The trial enrolled patients hospitalized with worsening or new-onset HF with a plan for long-term loop diuretic therapy who had either an EF of 40% or lower or, regardless of EF, elevated natriuretic peptide levels when hospitalized.

Of the 2,859 participants, whose mean age was about 65 years, about 36% were women and 34% African American. Overall, 1,428 were assigned to receive furosemide as their initial oral diuretic and 1,431 patients were assigned to the torsemide-first strategy.

The rate of death from any cause in both groups was 17 per 100 patient-years at a median of 17.4 months. The hazard ratio for torsemide vs. furosemide was 1.02 (95% confidence interval, 0.89-1.18; P = .77).

The corresponding HR at 12 months for all-cause death or hospitalization was 0.92 (95% CI, 0.83-1.02;  P = .11). The relative risk for any hospitalization was 0.94 (95% CI, 0.84-1.07).

Pragmatic design: Other implications

Dosing was left to clinician discretion in the open-label study, as was whether patients maintained their assigned drug or switched over to the other agent. Indeed, 5.4% of patients crossed over to the other loop diuretic, and 2.8% went off loop diuretics entirely between in-hospital randomization and discharge, Dr. Mentz reported. By day 30, 6.7% had crossed over, and 7% had stopped taking loop diuretics.

The diuretic crossovers and discontinuations, Dr. Mentz said, likely biased the trial’s outcomes, such that the two strategies performed about equally well. Efforts were made, however, to at least partially overcome that limitation.

“We put measures in place to support adherence – sending letters to their primary doctors, giving them a wallet card so they would know which therapy they were on, having conversations about the importance of trying to stay on the randomized therapy,” Dr. Mentz said in an interview.
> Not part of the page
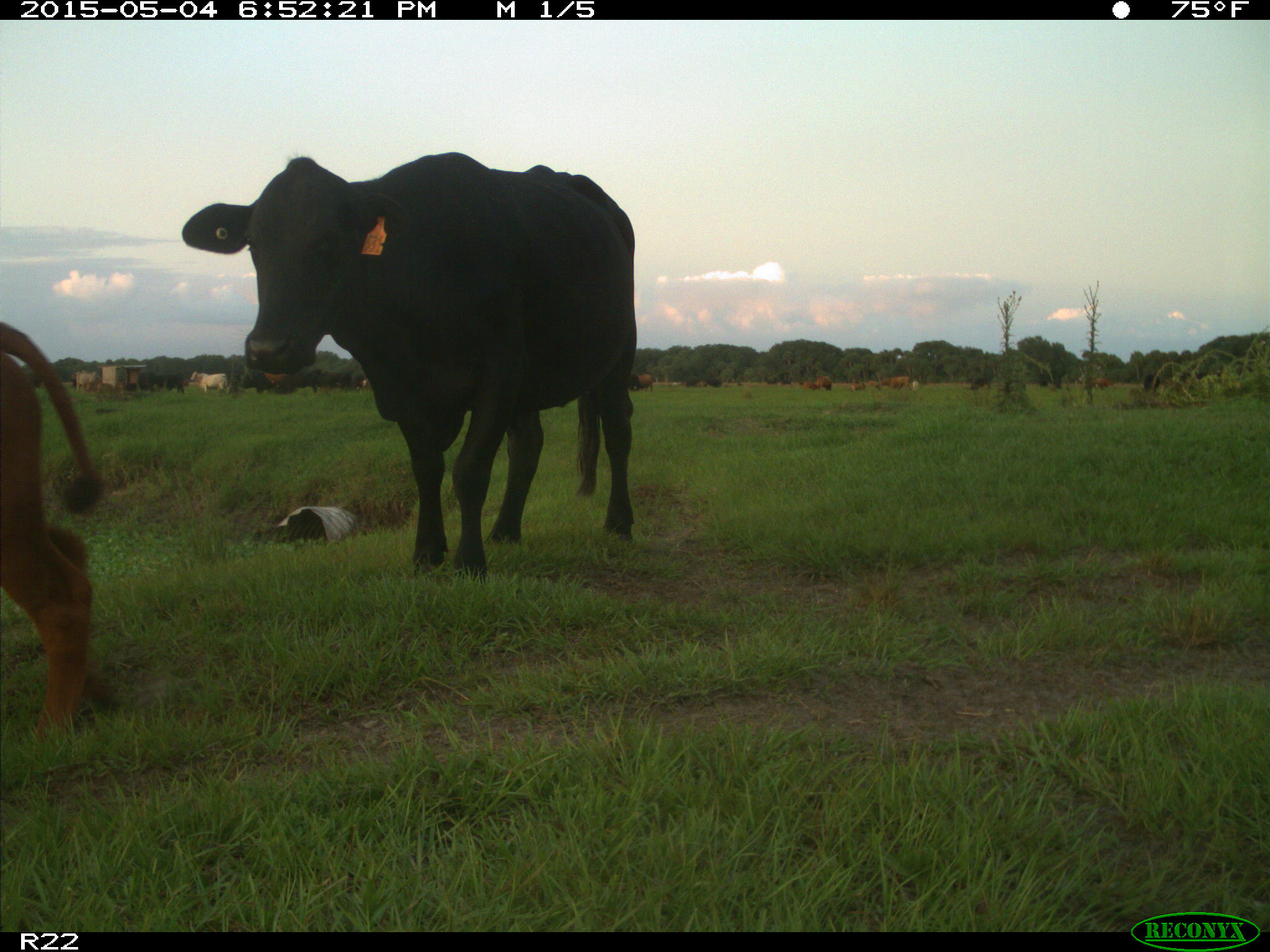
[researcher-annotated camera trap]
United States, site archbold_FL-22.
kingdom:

Still, some clinicians saw differences between the two agents that prompted them, at some point, to switch patients from one loop diuretic to the other.

But interestingly, Dr. Mentz reported, the two strategies did not significantly differ in all-cause mortality or the composite of all-cause mortality or hospitalization in analysis by intention to treat.

Dr. Mentz discloses receiving honoraria from AstraZeneca, Bayer/Merck, Boehringer Ingelheim/Lilly, Cytokinetics, Pharmacosmos, Respicardia, Windtree Therapeutics, and Zoll; and research grants from American Regent and Novartis. Dr. Bozkurt discloses receiving honoraria from AstraZeneca, Baxter Health Care, and Sanofi Aventis and having other relationships with Renovacor, Respicardia, Abbott Vascular, Liva Nova, Vifor, and Cardurion. Dr. Yancy discloses a modest relationship with Abbott.

A version of this article first appeared on Medscape.com.